More specifically, if \(X \sim N(\mu,\sigma^2)\), then \(Y=\frac{X-\mu}{\sigma} \sim N(0,1)\). Equivalently, if \(Y\sim N(0,1)\), then \(X=\sigma Y + \mu \sim N(\mu,\sigma^2)\).
The expectation and variance of the normal distribution is:
\begin{align} \mathbb{E}[X] &= \mu \\ \text{Var}(X) &= \sigma^2 \end{align}2.3.1. Sum of Independent Normal Random Variables
An important property of the normal distribution is that the sum of independent normal random variables is also normally distributed.
For the standard normal case: if \(X \sim N(0,1)\) and \(Y \sim N(0,1)\) are independent and \(a,b\in\mathbb{R}\) are constants, then \(Z = aX + bY \sim N(0,a^2+b^2)\).
The key insight behind this is that the joint density of two independent standard normals, \(f_{X,Y}(x,y)=\frac{1}{2\pi}e^{-(x^2+y^2)/2}\), is rotationally symmetric around the origin (it only depends on the distance \(x^2+y^2\) from the origin). This means that rotating the half-plane \(\{(x,y) \mid ax+by \leq t\}\) into \(\{(x,y) \mid x \leq \frac{t}{\sqrt{a^2+b^2}}\}\) does not change the probability, so \(Z\) has the same distribution as \(\sqrt{a^2+b^2}\,X\), which by the shift/scale lemma is \(N(0,a^2+b^2)\).
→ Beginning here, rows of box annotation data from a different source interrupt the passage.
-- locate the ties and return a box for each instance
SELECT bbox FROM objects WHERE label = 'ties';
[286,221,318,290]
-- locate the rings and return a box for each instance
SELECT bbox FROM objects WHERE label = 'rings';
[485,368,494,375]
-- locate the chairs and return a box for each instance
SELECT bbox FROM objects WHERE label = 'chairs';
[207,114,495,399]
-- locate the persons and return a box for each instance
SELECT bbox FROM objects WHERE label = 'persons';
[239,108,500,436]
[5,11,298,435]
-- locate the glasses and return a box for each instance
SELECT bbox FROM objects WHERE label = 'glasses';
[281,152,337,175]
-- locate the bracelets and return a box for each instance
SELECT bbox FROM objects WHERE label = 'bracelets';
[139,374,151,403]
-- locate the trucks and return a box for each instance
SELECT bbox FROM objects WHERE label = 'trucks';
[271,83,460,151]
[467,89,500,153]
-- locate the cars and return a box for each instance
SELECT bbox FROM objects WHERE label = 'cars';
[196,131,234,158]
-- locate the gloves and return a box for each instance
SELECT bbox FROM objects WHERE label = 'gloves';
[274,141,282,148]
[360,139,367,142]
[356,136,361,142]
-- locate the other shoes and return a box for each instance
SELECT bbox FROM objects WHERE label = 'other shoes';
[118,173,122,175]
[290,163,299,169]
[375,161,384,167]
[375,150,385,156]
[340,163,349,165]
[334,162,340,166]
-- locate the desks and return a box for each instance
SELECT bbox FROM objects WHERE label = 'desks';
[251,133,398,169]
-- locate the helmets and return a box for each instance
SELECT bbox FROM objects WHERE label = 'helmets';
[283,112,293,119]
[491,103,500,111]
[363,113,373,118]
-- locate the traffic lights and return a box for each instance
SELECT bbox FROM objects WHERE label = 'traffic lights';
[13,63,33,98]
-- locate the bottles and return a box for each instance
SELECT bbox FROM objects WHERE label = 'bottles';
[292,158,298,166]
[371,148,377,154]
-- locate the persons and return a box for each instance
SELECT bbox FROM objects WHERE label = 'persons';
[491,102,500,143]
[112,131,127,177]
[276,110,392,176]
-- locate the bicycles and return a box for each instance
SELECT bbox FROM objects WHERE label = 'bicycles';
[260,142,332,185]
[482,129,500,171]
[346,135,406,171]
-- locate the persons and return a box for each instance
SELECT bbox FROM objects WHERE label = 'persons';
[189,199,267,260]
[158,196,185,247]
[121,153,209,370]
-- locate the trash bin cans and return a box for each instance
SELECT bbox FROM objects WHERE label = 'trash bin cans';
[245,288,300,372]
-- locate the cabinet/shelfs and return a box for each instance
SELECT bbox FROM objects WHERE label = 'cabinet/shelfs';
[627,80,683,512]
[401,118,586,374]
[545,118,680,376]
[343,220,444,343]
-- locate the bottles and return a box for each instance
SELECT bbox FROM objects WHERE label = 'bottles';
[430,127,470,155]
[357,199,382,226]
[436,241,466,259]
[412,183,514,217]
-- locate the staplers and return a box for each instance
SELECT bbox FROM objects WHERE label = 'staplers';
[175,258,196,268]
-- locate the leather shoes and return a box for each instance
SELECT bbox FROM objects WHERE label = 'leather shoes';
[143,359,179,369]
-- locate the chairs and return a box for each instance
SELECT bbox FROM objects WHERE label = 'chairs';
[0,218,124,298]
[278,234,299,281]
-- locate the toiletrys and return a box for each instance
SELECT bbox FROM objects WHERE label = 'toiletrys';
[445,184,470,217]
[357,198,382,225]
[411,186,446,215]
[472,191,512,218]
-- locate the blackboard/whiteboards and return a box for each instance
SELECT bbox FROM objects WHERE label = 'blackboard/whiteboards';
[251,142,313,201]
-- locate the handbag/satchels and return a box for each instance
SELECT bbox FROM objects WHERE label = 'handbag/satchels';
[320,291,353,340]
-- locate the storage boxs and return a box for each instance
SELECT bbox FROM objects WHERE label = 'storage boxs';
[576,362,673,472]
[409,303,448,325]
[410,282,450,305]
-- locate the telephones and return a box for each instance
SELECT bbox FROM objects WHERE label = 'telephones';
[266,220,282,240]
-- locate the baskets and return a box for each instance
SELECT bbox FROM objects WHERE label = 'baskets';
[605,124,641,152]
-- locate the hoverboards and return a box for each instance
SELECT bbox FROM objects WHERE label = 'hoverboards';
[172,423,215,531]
The general case follows from the shift/scale property. If \(X \sim N(\mu_X,\sigma_X^2)\) and \(Y \sim N(\mu_Y,\sigma_Y^2)\) are independent, then for any constants \(a,b\in\mathbb{R}\):
\begin{align} \boxed{Z = aX + bY \sim N(a\mu_X + b\mu_Y,\; a^2\sigma_X^2 + b^2\sigma_Y^2)} \end{align}This follows by standardizing: let \(Z_1 = \frac{X-\mu_X}{\sigma_X}\) and \(Z_2 = \frac{Y-\mu_Y}{\sigma_Y}\), which are independent standard normals. Then \(Z = (a\mu_X + b\mu_Y) + (a\sigma_X Z_1 + b\sigma_Y Z_2)\), and the standard normal result tells us the second term is \(N(0, a^2\sigma_X^2 + b^2\sigma_Y^2)\). Shifting by the constant gives the result.
3. Central Limit Theorem
The Central Limit Theorem (CLT) is a much stronger statement than the Law of Large Numbers. While the Law of Large Numbers tells us that the sample average \(\frac{S_n}{n}\) converges to the mean \(\mu\), the CLT tells us that the distribution of the sample average, for large enough \(n\), looks like a normal distribution with mean \(\mu\) and variance \(\frac{\sigma^2}{n}\).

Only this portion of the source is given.